Staatspreis PR 2026: Jetzt einreichen
Vorarlberger Agenturen, Unternehmen und Organisationen können ihre besten Kommunikationsprojekte bis 4. Oktober für den Staatspreis Public Relations 2026 einreichen. Die Verleihung findet am 24. Februar 2027 statt.
Der Staatspreis Public Relations gilt als höchste staatliche Auszeichnung für professionelle PR-Arbeit in Österreich. Er würdigt Kommunikationsprojekte, die strategisch fundiert, innovativ umgesetzt und nachweislich wirksam sind. Verliehen wird der Preis vom Bundesministerium für Wirtschaft, Energie und Tourismus, mit der Organisation ist der Public Relations Verband Austria (PRVA) betraut.
Zur Teilnahme eingeladen sind Agenturen, Unternehmen jeder Größe, NGOs, Verbände, öffentliche Institutionen und weitere Organisationen mit Sitz in Österreich. Die Ausschreibung steht sowohl Mitgliedern als auch Nichtmitgliedern des PRVA offen. Damit bietet der Staatspreis auch Kommunikationsprofis aus Vorarlberg die Möglichkeit, erfolgreiche Projekte österreichweit sichtbar zu machen.
Messbare Wirkung entscheidend
Eingereicht werden können PR-Konzepte, deren Abschluss oder überwiegende Umsetzung in den Zeitraum zwischen 1. Jänner 2025 und 30. Juni 2026 fällt. Eine zentrale Voraussetzung ist, dass die Zielerreichung aussagekräftig, nachvollziehbar und messbar dokumentiert wird.
Neben der kreativen und strategischen Qualität bewertet die Jury damit auch die konkrete Wirkung eines Projekts. Ausgezeichnet werden Kommunikationsleistungen, die Orientierung bieten, Vertrauen stärken, Dialog ermöglichen oder komplexe wirtschaftliche und gesellschaftliche Entwicklungen professionell begleiten.
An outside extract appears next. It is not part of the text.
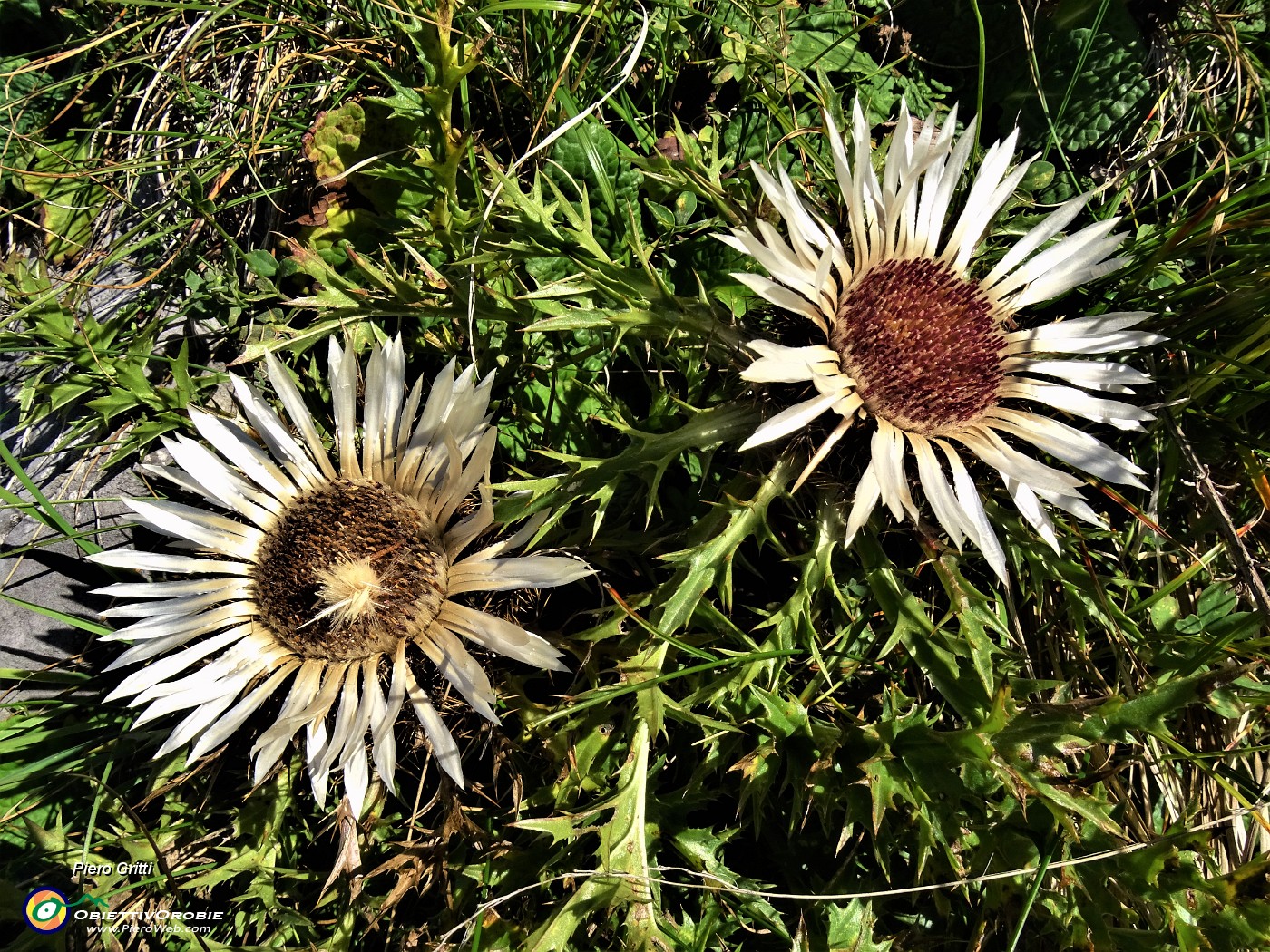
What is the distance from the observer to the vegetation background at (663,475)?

Die Einreichung ist in sechs Kategorien möglich:
- Corporate Communication, Produkt- und Service-PR
- CSR- und Nachhaltigkeitskommunikation
- Gesellschaftliches Engagement und Diversity, Equity & Inclusion
- Interne Kommunikation
- Employer Branding
- Spezialprojekte und Innovationen
Projekte können in mehreren Kategorien eingereicht werden. In diesem Fall muss jeweils nachvollziehbar dargestellt werden, weshalb die Arbeit auch der weiteren Kategorie entspricht.
Einreichung in vier Schritten
Die Teilnahme erfolgt ausschließlich über das Online-Einreichtool des PRVA. Gefordert sind Angaben zum Projekt, eine Darstellung der Ausgangssituation und der relevanten Dialoggruppen sowie Informationen zu Kommunikationszielen, Strategie und Umsetzung. Auch Evaluation und Wertschöpfung müssen nachvollziehbar dokumentiert werden. Fotos und weitere Materialien können ergänzend hochgeladen werden.
Die Einreichgebühr beträgt pro Kategorie 399 Euro für PRVA-Mitglieder und 499 Euro für Nichtmitglieder, jeweils zuzüglich 20 Prozent Umsatzsteuer.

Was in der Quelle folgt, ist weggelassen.